_EXERCISE INSTRUCTIONS_:
Answer these questions using the passage on Jill Stein's campaign.
1. How many new jobs would Stein's plan aim to create?
2. Which mayor does Stein urge other mayors to follow as an example?
3. What share of the vote did the Green ticket receive in the mock general election?

_PASSAGE_:
As Barry Obama stumps for extending the payroll tax cut designed to cripple Social Security, Medicare, and Medicaid in New Hampshire, Green Party presidential candidate Jill Stein is promoting what she calls a Green New Deal to help put Americans back to work fixing the nation’s crumbling infrastructure and finding cleaner, renewable ways to fuel things.
The tenets of her plan include building infrastructure and public transportation, supporting sustainable agriculture, developing clean and renewable energy and restructuring the nation’s manufacturing base.
“There is a strong economic argument that unemployment is more expensive than a plan to deal with unemployment,” Stein said.
The plan’s details have not been worked out, according to Stein, but she said it would be a community-based effort that extends to the local level. Her plan would aim to create 17 million new jobs, and she said that, through a multiplier effect, those 17 million would translate into the 25 million needed to achieve full employment.
And that’s not all. Unlike Obama, whose record of suppressing civil liberties reads like something out of some other third world dictatorship, Stein is coming out swinging against the assaults by cops against Occupiers.
“The aggressive, needless police actions across the country against Occupy Wall Street (OWS) are an assault on civil liberties and an effort to suppress a much needed movement for economic justice and democracy,” said Stein, a Green Party member and past candidate in Massachusetts elections. “The courageous protesters who have stood up to intimidation by lethal force are standing up for us all.”
In the statement, Stein called upon mayors in occupied cities to “follow the example of Green Party Mayor Gayle McLaughlin of Richmond, Cali., who welcomed the local occupation” and contrasts that with videos and reports from Wall Street, UC Berkley and Occupy Oakland, which she says show public officials are “suppressing rights of free speech, freedom of assembly and freedom of the press.”
“The use of police in full riot gear with helicopters buzzing overhead to arrest peaceful and largely sleeping protesters is frightening commentary on the militarization of state and municipal security,” Stein said i nthe statement. “Unprovoked police violence against citizens practicing peaceful civil disobedience – clearly documented on videos gone viral on the Internet – is deeply alarming.”
Small wonder then, that in a mock election held earlier this month in Illinois (the largest in the nation), Stein and the Greens garnered twenty-seven percent of the vote.
The mock primary/caucus process produced three tickets: Democrats nominated Barack Obama for President and Hillary Clinton for Vice-President; Republicans nominated Mitt Romney and Paul Ryan; Greens nominated Jill Stein and Kent Mesplay. Then, at the mock general election, the results were 39% for the Democratic ticket, 33% for the Republican ticket, 27% for the Green ticket, and 1% other.
Libertarians were involved but they chose to work for Ron Paul in the mock Republican convention. Jill Stein spoke on campus, and this obviously helped the Green campaign, because no other actual presidential candidates appeared on campus.
In a race that, no thanks to Obama’s endless and ongoing betrayals of the public interest to curry favor with the top 1%, may be so much closer than it should be, that twenty-seven percent could make the difference. This isn’t a bad thing by any means; Stein’s candidacy seems to be having an effect already by forcing Obama to adopt policies he ordinarily wouldn’t. (For example, Hopey McChangerton seemed last week to back off of plans to open up even more public lands to oil drilling.)
The biggest problem of the 2012 election won’t just be the ongoing right-wing policies that have turned America into a fascist police state, but the exclusion of any left-wing voices from the national dialog. But if Jill Stein keeps up her campaign and manages to resonate with more voters, this could change.

_SOURCE INFORMATION_:
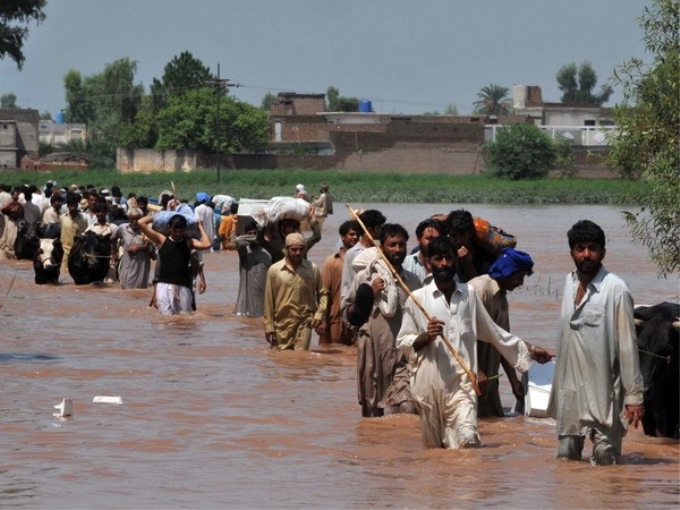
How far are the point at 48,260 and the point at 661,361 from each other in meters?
14.5

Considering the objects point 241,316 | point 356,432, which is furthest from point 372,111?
point 356,432

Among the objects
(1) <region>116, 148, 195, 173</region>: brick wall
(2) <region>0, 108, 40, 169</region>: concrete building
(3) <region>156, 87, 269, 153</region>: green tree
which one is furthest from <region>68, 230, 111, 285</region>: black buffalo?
(2) <region>0, 108, 40, 169</region>: concrete building

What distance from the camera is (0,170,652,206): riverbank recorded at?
2908 inches

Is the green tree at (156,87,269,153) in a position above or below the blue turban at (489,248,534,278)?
above

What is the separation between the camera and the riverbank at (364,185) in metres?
73.9

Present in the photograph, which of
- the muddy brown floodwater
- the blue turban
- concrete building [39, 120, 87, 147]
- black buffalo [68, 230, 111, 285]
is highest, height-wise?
concrete building [39, 120, 87, 147]

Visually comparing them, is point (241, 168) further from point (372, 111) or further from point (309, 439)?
point (309, 439)

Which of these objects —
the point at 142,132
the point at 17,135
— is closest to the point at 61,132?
the point at 142,132

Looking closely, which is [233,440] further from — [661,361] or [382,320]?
[661,361]

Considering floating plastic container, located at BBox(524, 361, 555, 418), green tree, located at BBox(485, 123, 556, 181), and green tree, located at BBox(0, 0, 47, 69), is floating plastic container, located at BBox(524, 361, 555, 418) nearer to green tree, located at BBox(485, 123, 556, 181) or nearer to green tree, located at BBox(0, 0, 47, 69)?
green tree, located at BBox(0, 0, 47, 69)

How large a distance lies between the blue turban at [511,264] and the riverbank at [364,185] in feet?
196

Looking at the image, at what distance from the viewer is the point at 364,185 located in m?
79.1

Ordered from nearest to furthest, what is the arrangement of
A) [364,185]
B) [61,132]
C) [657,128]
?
[657,128] → [364,185] → [61,132]

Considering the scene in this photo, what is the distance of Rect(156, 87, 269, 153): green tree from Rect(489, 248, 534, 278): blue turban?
3371 inches
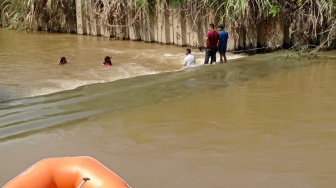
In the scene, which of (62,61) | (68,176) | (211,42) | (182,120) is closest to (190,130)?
(182,120)

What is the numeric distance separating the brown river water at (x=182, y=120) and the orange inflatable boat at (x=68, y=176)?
884 millimetres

_ANSWER SPACE_:
1. 17 million.
2. Green Party Mayor Gayle McLaughlin of Richmond, California.
3. 27%.